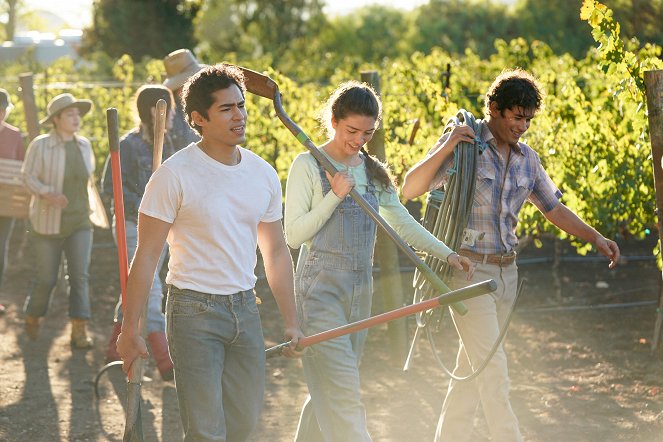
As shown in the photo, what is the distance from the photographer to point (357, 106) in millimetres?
4688

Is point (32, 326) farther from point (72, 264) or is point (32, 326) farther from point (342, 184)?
point (342, 184)

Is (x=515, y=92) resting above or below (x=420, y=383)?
above

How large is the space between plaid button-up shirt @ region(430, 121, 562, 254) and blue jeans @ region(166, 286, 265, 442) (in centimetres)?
121

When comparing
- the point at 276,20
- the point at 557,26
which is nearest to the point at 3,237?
the point at 557,26

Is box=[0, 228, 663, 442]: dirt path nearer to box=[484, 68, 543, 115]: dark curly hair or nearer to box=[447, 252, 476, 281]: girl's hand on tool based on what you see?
box=[447, 252, 476, 281]: girl's hand on tool

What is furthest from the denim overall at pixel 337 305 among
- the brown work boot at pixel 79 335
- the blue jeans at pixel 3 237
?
the blue jeans at pixel 3 237

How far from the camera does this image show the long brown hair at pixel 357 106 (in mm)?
4691

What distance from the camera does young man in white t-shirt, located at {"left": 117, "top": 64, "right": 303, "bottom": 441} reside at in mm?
3996

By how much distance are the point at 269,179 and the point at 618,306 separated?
19.3 feet

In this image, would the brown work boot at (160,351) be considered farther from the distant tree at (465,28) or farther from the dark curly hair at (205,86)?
the distant tree at (465,28)

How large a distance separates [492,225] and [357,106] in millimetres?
789

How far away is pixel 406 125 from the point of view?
9.92m

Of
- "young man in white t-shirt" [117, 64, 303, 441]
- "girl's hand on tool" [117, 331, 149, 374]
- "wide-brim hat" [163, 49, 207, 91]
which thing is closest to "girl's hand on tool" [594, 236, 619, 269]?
"young man in white t-shirt" [117, 64, 303, 441]

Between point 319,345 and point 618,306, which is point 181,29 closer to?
point 618,306
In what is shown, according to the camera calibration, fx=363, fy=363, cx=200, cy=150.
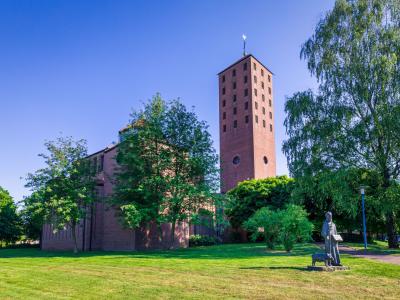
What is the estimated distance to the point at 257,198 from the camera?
4059 cm

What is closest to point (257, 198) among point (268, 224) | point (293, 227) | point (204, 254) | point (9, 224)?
point (268, 224)

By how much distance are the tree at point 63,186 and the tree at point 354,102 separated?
55.8 ft

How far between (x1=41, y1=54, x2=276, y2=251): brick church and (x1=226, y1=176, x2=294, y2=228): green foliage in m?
3.00

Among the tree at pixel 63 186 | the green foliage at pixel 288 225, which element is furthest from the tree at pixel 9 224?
the green foliage at pixel 288 225

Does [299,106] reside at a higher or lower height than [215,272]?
higher

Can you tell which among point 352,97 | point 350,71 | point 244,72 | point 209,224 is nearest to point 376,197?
point 352,97

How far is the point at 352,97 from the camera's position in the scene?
26031 mm

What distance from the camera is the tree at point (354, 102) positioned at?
24359 mm

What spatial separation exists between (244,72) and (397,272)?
160 ft

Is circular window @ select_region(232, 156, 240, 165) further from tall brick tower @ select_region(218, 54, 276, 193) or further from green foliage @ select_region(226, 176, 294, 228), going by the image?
green foliage @ select_region(226, 176, 294, 228)

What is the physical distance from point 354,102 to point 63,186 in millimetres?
23536

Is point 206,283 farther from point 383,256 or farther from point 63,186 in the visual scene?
point 63,186

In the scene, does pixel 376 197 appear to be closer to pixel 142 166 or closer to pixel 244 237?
pixel 142 166

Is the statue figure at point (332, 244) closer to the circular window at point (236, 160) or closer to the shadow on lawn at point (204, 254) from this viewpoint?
the shadow on lawn at point (204, 254)
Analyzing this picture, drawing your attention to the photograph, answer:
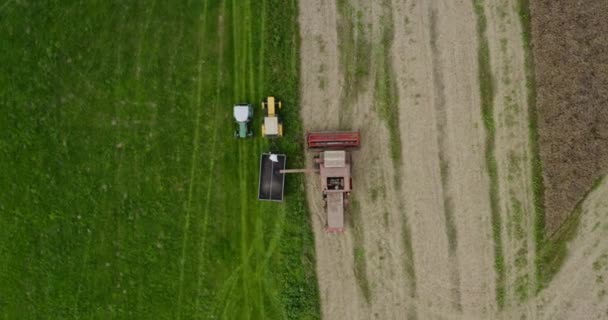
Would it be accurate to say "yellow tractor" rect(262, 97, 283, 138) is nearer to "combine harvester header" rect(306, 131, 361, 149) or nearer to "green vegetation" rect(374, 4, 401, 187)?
"combine harvester header" rect(306, 131, 361, 149)

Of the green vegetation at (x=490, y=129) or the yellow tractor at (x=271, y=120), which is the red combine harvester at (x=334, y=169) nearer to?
the yellow tractor at (x=271, y=120)

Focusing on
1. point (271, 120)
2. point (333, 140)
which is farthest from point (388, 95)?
point (271, 120)

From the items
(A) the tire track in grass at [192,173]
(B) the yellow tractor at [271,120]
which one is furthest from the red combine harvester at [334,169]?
(A) the tire track in grass at [192,173]

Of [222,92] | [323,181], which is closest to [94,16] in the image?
[222,92]

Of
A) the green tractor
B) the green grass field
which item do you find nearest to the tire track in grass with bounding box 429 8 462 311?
the green grass field

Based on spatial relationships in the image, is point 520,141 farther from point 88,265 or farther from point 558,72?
point 88,265

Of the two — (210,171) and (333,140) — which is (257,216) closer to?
(210,171)
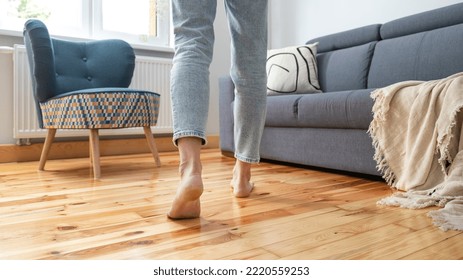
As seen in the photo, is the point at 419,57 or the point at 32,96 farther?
the point at 32,96

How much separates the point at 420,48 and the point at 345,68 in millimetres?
452

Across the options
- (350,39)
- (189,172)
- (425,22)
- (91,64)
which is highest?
(425,22)

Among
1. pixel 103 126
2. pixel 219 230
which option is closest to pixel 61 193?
pixel 103 126

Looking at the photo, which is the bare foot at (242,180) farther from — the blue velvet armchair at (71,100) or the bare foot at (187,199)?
the blue velvet armchair at (71,100)

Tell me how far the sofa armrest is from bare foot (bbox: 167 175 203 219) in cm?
130

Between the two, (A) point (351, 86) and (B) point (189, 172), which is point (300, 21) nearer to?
(A) point (351, 86)

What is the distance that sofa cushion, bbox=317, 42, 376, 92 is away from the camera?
2119mm

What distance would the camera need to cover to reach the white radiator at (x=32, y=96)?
208cm

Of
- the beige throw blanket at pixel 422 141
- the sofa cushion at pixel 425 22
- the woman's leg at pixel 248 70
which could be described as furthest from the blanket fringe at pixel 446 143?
the sofa cushion at pixel 425 22

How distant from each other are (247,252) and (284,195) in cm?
51

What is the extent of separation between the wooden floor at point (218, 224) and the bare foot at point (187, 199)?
0.02 m

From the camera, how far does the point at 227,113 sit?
7.16 ft

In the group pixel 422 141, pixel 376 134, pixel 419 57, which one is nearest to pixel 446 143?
pixel 422 141

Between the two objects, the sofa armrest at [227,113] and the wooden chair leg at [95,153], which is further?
the sofa armrest at [227,113]
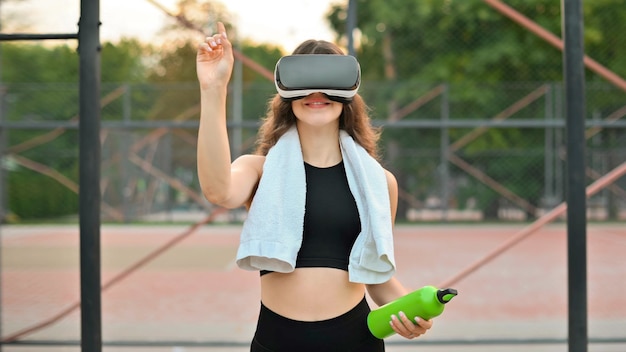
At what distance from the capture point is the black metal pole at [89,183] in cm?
174

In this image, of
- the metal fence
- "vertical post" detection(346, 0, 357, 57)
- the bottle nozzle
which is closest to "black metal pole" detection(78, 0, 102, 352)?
the bottle nozzle

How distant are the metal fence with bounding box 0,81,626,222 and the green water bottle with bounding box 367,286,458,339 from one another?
453 inches

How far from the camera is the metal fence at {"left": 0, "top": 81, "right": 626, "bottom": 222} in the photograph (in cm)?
1369

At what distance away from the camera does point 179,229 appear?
14250 mm

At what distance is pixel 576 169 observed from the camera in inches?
69.8

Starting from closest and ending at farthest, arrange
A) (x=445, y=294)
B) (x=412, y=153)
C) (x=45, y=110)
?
(x=445, y=294) → (x=45, y=110) → (x=412, y=153)

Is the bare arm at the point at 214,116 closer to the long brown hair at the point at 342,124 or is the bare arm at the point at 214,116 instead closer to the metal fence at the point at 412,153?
the long brown hair at the point at 342,124

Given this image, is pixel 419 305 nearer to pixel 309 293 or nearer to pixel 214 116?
pixel 309 293

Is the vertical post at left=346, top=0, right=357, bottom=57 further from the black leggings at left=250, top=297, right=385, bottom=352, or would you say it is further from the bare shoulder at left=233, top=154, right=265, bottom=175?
the black leggings at left=250, top=297, right=385, bottom=352

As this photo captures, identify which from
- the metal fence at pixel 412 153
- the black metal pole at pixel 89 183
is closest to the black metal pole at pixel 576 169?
the black metal pole at pixel 89 183

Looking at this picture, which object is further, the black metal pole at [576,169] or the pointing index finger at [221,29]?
the black metal pole at [576,169]

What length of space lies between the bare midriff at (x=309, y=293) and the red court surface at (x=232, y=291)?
2460mm

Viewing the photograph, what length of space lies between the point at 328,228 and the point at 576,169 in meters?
0.66

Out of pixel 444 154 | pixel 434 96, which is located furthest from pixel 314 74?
pixel 434 96
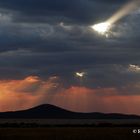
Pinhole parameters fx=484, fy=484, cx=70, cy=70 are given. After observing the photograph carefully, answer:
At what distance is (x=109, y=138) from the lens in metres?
67.3

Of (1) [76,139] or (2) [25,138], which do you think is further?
(2) [25,138]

--------------------------------------------------

## Goal
Pictures stay out; retype only the lines from the line containing "As this photo captures, identify which from" through the end of the listing, inclusive, exactly as they appear.

## Response to the exercise
As this photo captures, identify which from
- the metal fence at pixel 412 153
- the black metal pole at pixel 89 183
is closest to the black metal pole at pixel 576 169?
the black metal pole at pixel 89 183

Looking at this picture, which object is further, the black metal pole at [576,169] or the pointing index finger at [221,29]?
the black metal pole at [576,169]

What length of space lies between the bare midriff at (x=309, y=293) and the red court surface at (x=232, y=291)?
2460mm

Viewing the photograph, what length of space lies between the point at 328,228 and the point at 576,169 in meters?
0.66

Out of pixel 444 154 | pixel 434 96, which is located furthest from pixel 314 74?
pixel 434 96
Pinhole parameters fx=484, fy=484, cx=70, cy=70 are given. After observing the photograph carefully, answer:
At what distance is (x=109, y=138) from the lens in metres?
67.3

Of (1) [76,139] or (2) [25,138], which do you think is further?
(2) [25,138]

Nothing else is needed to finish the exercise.